#### Records provided ####
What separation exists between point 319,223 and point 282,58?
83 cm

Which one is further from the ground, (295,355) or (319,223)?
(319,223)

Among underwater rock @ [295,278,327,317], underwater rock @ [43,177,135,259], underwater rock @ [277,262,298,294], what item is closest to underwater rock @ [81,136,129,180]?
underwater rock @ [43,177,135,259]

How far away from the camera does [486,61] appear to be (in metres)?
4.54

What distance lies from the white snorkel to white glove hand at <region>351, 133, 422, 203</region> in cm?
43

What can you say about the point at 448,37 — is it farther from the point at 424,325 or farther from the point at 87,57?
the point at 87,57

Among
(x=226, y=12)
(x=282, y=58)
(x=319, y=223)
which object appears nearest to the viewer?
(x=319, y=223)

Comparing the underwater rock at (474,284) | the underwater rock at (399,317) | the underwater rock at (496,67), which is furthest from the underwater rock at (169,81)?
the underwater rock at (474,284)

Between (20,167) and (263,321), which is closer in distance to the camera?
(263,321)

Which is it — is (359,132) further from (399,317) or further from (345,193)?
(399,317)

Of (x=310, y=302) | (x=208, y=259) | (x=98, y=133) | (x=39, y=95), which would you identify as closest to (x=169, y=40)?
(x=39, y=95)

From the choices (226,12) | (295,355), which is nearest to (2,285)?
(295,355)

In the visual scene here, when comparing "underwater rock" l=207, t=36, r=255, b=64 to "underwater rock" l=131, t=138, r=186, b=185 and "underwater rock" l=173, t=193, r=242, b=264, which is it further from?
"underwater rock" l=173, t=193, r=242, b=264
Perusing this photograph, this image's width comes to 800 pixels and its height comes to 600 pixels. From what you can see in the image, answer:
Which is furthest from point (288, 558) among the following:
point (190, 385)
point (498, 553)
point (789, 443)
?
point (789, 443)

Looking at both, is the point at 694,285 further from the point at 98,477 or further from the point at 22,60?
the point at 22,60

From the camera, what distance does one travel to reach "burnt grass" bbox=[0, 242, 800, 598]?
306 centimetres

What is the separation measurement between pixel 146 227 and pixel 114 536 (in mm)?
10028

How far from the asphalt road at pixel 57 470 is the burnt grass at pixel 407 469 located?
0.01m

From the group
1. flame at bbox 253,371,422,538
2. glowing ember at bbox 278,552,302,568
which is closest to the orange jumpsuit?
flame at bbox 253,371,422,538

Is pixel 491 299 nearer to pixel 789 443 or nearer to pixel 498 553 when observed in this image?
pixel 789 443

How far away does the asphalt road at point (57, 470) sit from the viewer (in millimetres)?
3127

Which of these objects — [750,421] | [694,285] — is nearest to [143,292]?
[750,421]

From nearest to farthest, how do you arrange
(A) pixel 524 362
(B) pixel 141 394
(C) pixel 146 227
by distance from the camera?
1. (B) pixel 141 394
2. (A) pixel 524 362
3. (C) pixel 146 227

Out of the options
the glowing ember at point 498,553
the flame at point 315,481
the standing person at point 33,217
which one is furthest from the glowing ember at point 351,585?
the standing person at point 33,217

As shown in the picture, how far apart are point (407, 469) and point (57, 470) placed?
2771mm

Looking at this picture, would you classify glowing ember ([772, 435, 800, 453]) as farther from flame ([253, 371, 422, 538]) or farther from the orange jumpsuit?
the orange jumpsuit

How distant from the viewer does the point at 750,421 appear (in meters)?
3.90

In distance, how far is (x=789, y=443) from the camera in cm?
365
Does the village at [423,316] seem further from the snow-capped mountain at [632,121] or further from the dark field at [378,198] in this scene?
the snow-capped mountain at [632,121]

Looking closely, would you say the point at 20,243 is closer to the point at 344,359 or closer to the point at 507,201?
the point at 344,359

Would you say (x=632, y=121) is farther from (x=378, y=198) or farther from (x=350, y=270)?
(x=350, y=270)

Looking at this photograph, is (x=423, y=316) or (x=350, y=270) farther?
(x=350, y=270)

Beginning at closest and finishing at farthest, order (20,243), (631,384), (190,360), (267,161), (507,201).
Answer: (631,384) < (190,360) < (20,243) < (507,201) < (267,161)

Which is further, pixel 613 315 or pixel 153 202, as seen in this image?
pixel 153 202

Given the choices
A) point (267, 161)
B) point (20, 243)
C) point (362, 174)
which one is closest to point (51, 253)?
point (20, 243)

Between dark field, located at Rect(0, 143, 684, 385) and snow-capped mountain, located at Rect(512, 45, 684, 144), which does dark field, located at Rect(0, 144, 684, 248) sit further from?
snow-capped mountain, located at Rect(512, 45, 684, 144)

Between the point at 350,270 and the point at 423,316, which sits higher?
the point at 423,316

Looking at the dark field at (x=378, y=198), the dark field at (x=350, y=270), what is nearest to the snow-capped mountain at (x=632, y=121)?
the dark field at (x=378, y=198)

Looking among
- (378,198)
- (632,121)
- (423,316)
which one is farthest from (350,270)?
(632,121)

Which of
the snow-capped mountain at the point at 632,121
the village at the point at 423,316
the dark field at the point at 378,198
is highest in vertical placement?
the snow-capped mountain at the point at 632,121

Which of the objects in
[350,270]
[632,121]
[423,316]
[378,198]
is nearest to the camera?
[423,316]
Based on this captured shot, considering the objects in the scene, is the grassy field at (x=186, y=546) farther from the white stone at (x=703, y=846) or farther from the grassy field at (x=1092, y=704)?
####
#### Records provided ####
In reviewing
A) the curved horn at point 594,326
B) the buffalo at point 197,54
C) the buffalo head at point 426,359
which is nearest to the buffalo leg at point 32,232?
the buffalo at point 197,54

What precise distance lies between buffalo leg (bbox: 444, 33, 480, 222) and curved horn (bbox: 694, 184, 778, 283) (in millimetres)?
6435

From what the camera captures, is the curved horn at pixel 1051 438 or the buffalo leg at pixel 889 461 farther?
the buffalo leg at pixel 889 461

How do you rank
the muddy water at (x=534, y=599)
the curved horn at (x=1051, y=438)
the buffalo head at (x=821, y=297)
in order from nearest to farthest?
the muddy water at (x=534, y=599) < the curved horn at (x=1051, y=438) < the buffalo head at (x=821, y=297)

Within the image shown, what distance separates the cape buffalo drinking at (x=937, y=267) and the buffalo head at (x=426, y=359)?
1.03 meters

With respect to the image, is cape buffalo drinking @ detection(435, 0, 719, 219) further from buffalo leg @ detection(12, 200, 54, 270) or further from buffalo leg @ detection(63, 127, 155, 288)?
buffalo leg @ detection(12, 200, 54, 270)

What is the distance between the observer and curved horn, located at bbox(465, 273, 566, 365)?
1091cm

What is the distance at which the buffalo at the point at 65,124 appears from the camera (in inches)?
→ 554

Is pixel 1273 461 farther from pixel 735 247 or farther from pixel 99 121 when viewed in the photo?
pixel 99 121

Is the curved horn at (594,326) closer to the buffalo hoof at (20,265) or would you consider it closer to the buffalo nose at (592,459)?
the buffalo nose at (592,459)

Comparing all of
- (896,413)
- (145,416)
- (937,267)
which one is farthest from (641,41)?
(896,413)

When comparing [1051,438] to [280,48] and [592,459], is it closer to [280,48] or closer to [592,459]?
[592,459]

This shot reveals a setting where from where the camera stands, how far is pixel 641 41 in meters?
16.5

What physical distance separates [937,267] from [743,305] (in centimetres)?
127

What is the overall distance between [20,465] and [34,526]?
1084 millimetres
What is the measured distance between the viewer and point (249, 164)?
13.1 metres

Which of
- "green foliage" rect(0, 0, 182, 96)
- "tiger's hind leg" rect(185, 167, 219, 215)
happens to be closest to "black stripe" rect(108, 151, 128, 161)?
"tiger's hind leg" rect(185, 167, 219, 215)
####
#### Records provided ####
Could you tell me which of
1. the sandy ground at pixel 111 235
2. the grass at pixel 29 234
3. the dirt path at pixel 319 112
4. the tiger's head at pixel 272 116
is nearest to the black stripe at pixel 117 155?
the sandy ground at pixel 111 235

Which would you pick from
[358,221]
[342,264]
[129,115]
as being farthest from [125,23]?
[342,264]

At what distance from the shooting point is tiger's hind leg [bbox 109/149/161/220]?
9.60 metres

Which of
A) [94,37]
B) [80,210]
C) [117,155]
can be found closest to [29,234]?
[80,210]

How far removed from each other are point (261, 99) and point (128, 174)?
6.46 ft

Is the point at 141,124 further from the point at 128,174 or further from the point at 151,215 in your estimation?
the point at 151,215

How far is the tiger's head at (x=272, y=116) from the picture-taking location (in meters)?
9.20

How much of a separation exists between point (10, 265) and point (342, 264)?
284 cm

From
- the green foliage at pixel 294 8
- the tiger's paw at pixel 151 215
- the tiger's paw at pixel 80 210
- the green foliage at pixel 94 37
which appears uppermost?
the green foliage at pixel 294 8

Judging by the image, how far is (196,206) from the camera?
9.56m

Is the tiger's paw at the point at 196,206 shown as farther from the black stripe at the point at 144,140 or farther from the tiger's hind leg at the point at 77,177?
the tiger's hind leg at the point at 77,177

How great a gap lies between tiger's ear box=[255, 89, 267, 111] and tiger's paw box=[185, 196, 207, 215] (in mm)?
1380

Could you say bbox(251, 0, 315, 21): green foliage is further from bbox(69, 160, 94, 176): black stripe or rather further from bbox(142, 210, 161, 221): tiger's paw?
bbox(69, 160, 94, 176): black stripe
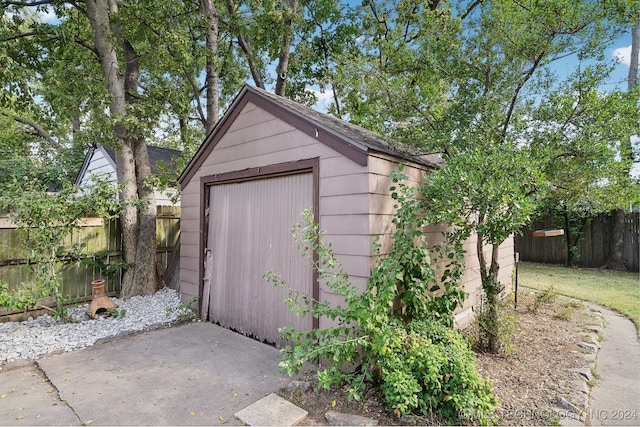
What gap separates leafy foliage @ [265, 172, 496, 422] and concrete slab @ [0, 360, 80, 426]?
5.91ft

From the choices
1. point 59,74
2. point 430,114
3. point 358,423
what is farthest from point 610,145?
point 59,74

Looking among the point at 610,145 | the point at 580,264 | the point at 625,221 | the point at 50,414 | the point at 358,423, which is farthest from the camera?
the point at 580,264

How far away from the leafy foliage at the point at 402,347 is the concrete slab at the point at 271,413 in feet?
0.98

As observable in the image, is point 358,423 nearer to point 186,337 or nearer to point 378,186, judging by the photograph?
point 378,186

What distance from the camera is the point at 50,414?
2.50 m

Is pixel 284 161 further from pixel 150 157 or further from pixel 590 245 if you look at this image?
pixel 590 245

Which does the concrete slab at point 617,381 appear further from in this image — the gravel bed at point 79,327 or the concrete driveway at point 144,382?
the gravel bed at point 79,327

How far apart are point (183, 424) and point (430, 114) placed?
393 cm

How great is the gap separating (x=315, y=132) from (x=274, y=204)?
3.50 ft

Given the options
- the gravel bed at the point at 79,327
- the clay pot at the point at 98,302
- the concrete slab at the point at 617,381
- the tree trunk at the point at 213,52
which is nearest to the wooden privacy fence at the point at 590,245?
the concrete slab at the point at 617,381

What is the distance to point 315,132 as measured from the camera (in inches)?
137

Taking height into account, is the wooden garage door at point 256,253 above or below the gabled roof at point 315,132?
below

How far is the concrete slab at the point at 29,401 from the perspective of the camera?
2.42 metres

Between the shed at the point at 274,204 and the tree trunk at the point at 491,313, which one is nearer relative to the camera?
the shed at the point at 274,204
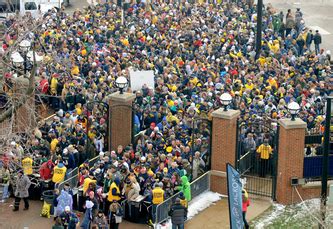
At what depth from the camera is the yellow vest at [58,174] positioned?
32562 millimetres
####
- _What is being asked_: Starting at the line that has "Between the shed" and ending after the line that has "32562 millimetres", set out those lines as a numbered list. Skip blank lines and leave out the pictures.

- _Task result_:
1. Between the shed at the point at 274,204 and the tree trunk at the point at 491,313, which one is nearer relative to the camera?
2. the shed at the point at 274,204
3. At what depth from the camera is the yellow vest at [58,174] positioned?
4. 32562 millimetres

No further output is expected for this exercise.